A trust may be a useful estate-planning tool for your family. Trusts are flexible, varied and complex legal agreements that spell out the rules to follow for property held in trust. There are many types of trusts, however, and a skilled trust lawyer can help explain how each type has advantages and disadvantages.
If you’d like to discuss a trust with a a professional attorney, contact our office at (815) 391-0089 to schedule your free consultation. You can also use the form on this page to receive a response within 24 hours.
FAQs Regarding Trusts
What is a trust?
Generally, a trust is a right in property (real or personal) that is held in a fiduciary relationship by one party for the benefit of another. The trustee is the one who holds title to the trust property, and the beneficiary is the person who receives the benefits of the trust. A trust is a form of property ownership. The person who sets up a trust is called the “grantor” or “settlor.” The trustee is the “legal” owner of the trust property, and his or her name is on any document of title. The beneficiary is the person who receives the benefits of ownership, such as the right to receive the income from the trust’s investments. A “living” or “inter vivos” trust is one that is set up and funded while the grantor is alive. Usually, the grantor names himself as both trustee and beneficiary. In contrast, a trust that comes into being under the terms of a will, after the grantor’s death, is called a “testamentary” trust.

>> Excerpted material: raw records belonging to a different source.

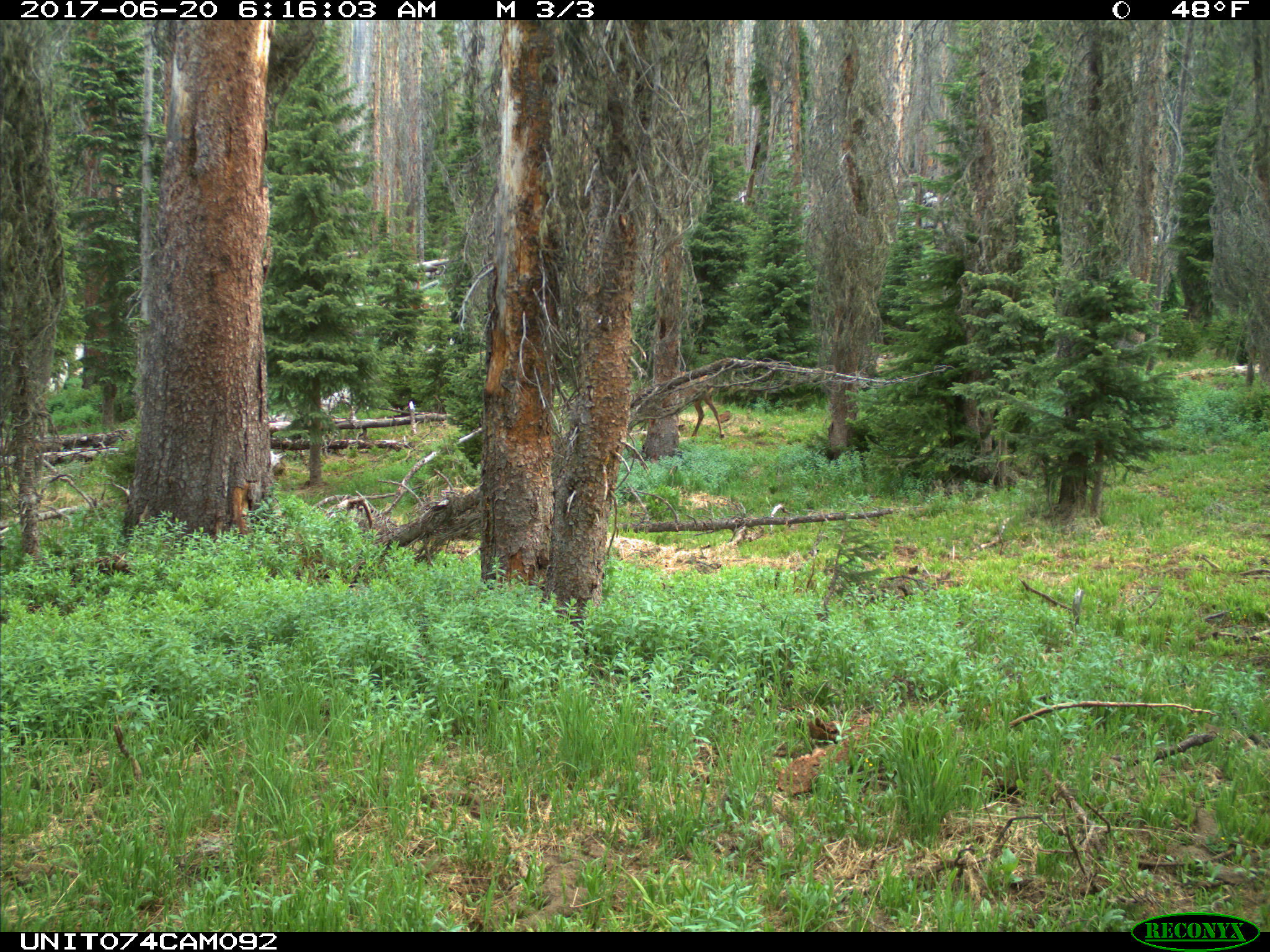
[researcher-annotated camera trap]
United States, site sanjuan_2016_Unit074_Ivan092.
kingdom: Animalia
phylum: Chordata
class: Mammalia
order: Artiodactyla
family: Cervidae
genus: Cervus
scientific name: Cervus elaphus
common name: red deer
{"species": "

How does a trust avoid probate?
When an estate is conveyed through a will, the probate court must validate the will before its provisions can be executed. The probate process can require up to two years. Assets held in a living trust, however, are not subject to probate. There are several advantages of avoiding probate:
- Expedited distribution: A living trust allows assets to be distributed to your heirs as quickly as your trust agreement instructs and the taxing authorities allow, without the additional delays of probate. Your spouse, for instance, could receive income to provide for living expenses immediately.
- Expense reduction: The expenses of probate are completely avoided for all assets held in your living trust.
- Privacy and confidentiality: When a will is entered into probate, all of its provisions become a matter of public record. Since a living trust is a private arrangement, its terms are not made public at your death. Your assets and intentions are known only to your trustee and beneficiaries.